What is being studied in this project?
This study focuses on how leaf litter (think the leaves you might rake up) and bryophytes (like moss) change the flow of matter into and out of forests. Ecosystems affect what’s in the air. For example, plant photosynthesis takes up CO2 and microbes in the soil respire CO2. Over many decades, many smart people have studied these interactions in a rigorous way, but there are persistent differences between field observations and our process-based understanding represented in models. One component that is often missing from global models is the fuzzy, sticky, leafy, inconveniently diverse layer of stuff on top of soil. In a forest, this acts as a gatekeeper between what is going on in the soil and interactions with the atmosphere.
What are your objectives?
Ultimately, we want to quantify land carbon uptake over whole continents. Plants take up CO2 through small openings on their leaves called stomata. At the same time, plant roots and soil microbes respire nearly as much CO2. Carbonyl sulfide (OCS) is a gas present everywhere in the atmosphere that gets taken up by plants along with CO2. Few living things on land create OCS. If we measure OCS uptake over a forest, we can get an integrated picture of how much CO2 the plants can take up, without quantifying CO2 respiration. The National Ocean and Atmospheric Administration has been making measurements of OCS in the air over North America for two decades. Our study will fill in remaining knowledge gaps around OCS surface interactions to make greater use of this valuable, long-term dataset.

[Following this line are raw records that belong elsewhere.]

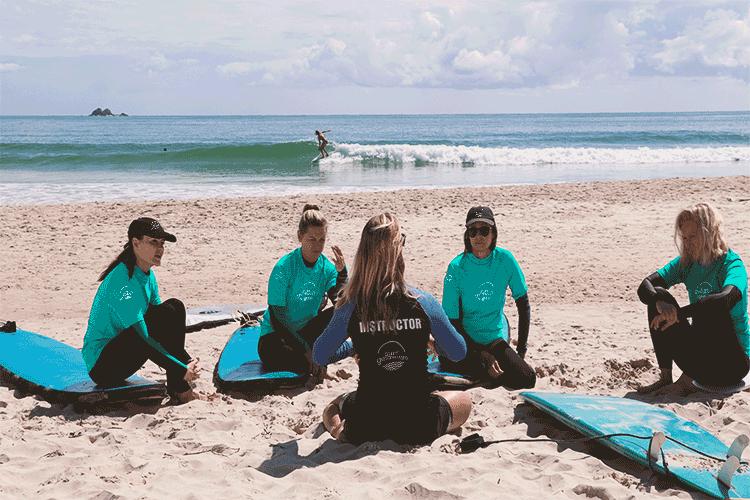Surf-Clinics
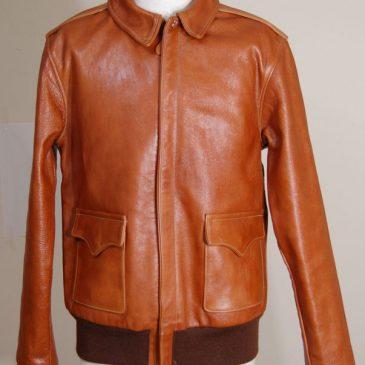 フライトジャケット(A-2) 身幅・袖幅つめ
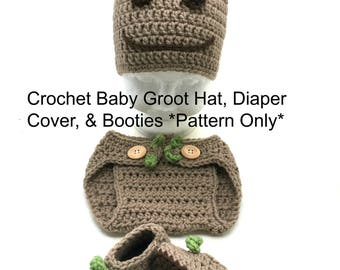 Crochet Baby Groot Hat, Diaper Cover, and Booties *PATTERN ONLY*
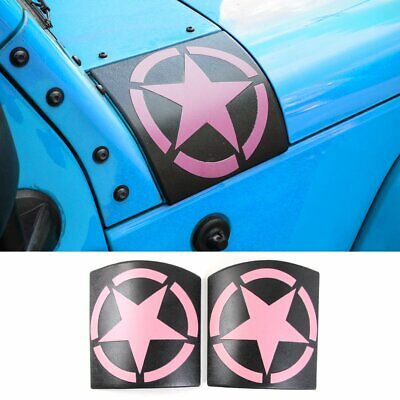Cowl Body Armor Cover Sport Accessories Part for Jeep Wrangler JK 2007-2017 Pink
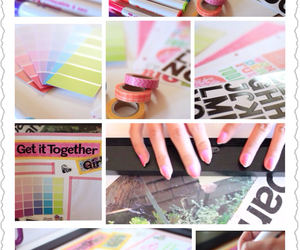 diy, do it, and Easy image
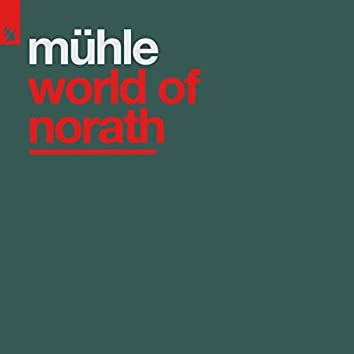 World Of Norath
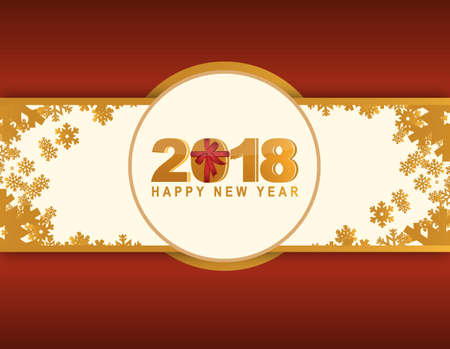2018 Happy New Year red winter card illustration design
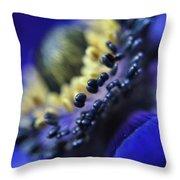 Purple Bulb Flower Throw Pillow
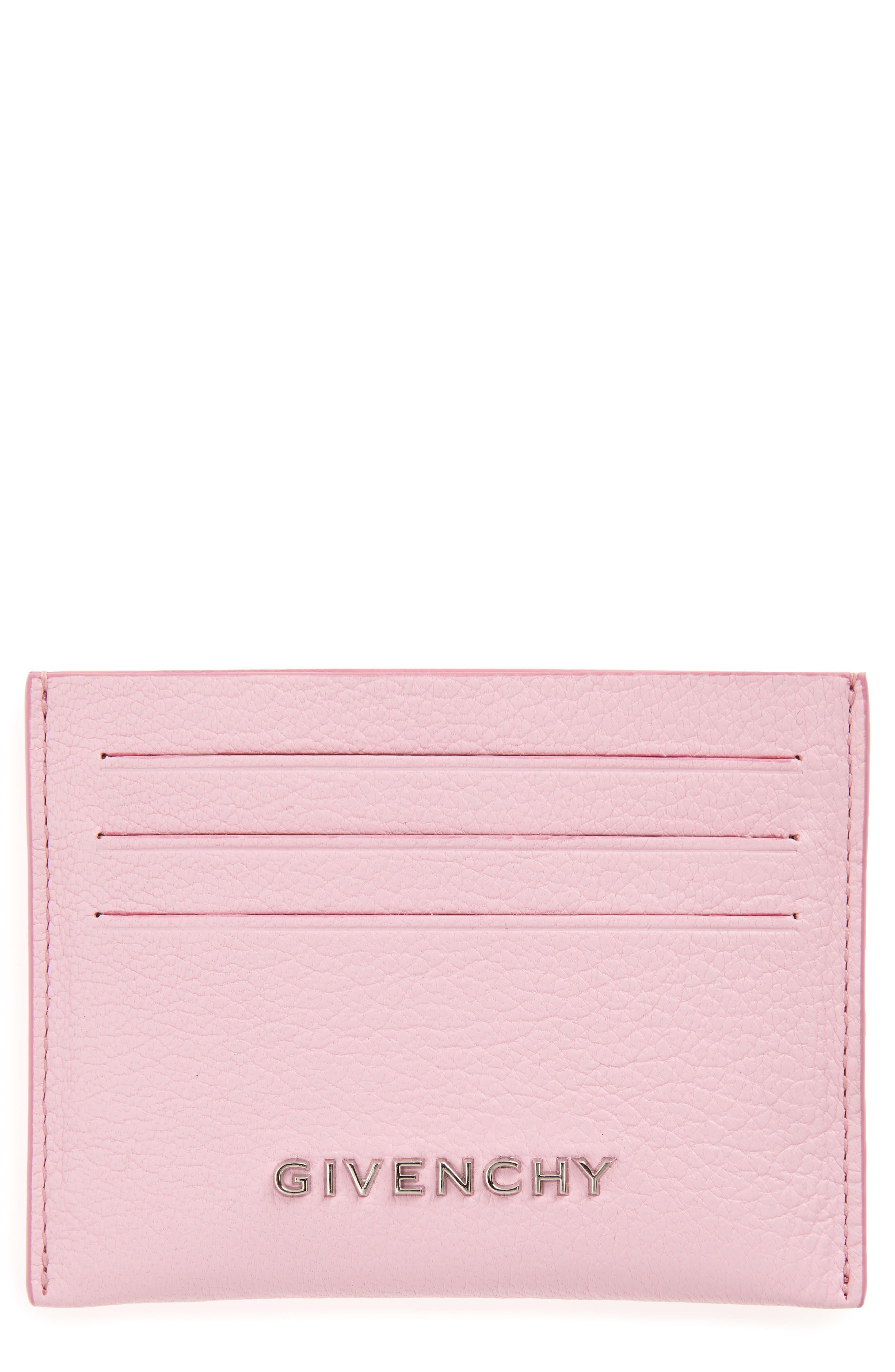 Givenchy 'Pandora' Card Case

In a boreal forest like Howland Forest in Maine, much of the groundcover has moss, fallen logs, sticks and leaves. Moss can take up OCS like a plant would, but moss don’t have regulated openings. Fallen sticks and “dead” leaves are home to extensive microbial communities. This likely complicates the OCS tracer method. We plan to study and quantify how all the cool stuff on the forest floor changes the conversation between the atmosphere and the forest.
Why does this research matter?
Right now, about a quarter of the CO2 released from fossil fuels is taken up by land ecosystems. Since there is so much respiration happening at the same time and place, it is impossible to tell how much photosynthesis counterbalances respiration through observations of CO2 alone. Sharpening our ability to use OCS as a tracer for land carbon uptake will clarify how much photosynthesis is occurring and how much we can rely on this free carbon removal in the future.